*Your objective*
Change every "distant building" in the entries below to "faraway building" and give the entries again with nothing else changed. Leave the pictures out of your answer.

*Task input*

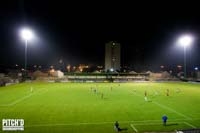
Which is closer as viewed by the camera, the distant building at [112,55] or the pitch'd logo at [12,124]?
the pitch'd logo at [12,124]

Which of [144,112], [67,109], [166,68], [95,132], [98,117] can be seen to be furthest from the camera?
[166,68]

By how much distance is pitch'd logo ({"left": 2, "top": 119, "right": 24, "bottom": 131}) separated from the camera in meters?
13.6

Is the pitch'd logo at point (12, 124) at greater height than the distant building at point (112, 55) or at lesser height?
lesser

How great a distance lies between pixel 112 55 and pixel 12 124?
391ft

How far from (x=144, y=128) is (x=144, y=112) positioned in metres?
4.84

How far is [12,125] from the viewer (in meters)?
14.8

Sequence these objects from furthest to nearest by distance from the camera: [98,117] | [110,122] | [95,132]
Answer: [98,117] < [110,122] < [95,132]

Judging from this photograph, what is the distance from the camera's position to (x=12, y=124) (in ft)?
49.3

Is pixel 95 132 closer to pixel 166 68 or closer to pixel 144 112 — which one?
pixel 144 112

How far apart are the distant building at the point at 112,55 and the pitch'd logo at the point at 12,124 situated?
115514mm

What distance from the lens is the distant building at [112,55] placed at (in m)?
131

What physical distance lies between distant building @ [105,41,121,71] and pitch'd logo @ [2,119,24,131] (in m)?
116

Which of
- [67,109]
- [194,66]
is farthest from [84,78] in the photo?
[194,66]

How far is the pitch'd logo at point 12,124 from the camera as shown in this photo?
1362cm
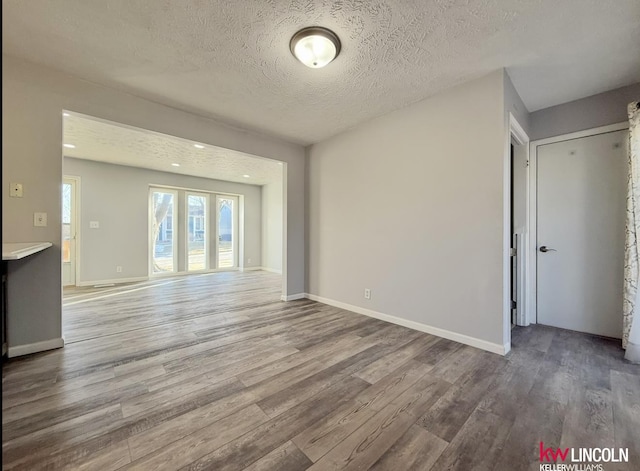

*Solution to this exercise*
Which is closer as viewed by the camera, the faraway building at [112,55] or the pitch'd logo at [12,124]?
the pitch'd logo at [12,124]

Which of [144,112], [67,109], [166,68], [95,132], [98,117] can be seen to be furthest from the camera?
[166,68]

By how much distance is pitch'd logo ({"left": 2, "top": 119, "right": 24, "bottom": 131}) separated from the camera in meters?
13.6

Is the pitch'd logo at point (12, 124) at greater height than the faraway building at point (112, 55) or at lesser height?
lesser

How great a distance lies between pixel 112 55 and pixel 12 124?
391ft

How far from (x=144, y=128) is (x=144, y=112) positioned in metres?
4.84

How far is [12,125] from the viewer (in meters)?
14.8

Sequence these objects from furthest to nearest by distance from the camera: [98,117] | [110,122] | [95,132]
Answer: [98,117] < [110,122] < [95,132]

Judging from this photograph, what is the distance from the camera's position to (x=12, y=124) (in ft)?
49.3

Is pixel 95 132 closer to pixel 166 68 or closer to pixel 144 112 — which one?
pixel 144 112

How far apart are the faraway building at the point at 112,55 and the pitch'd logo at the point at 12,124 situated?
115514mm

What distance from the lens is the faraway building at [112,55] placed at (in m)?
131

What physical distance lies between faraway building @ [105,41,121,71] and pitch'd logo @ [2,119,24,131] (in m)?
116

Which of
- [67,109]
- [194,66]
is farthest from [84,78] in the photo?
[194,66]

How far is the pitch'd logo at point 12,124 from the camera as shown in this photo?
1362cm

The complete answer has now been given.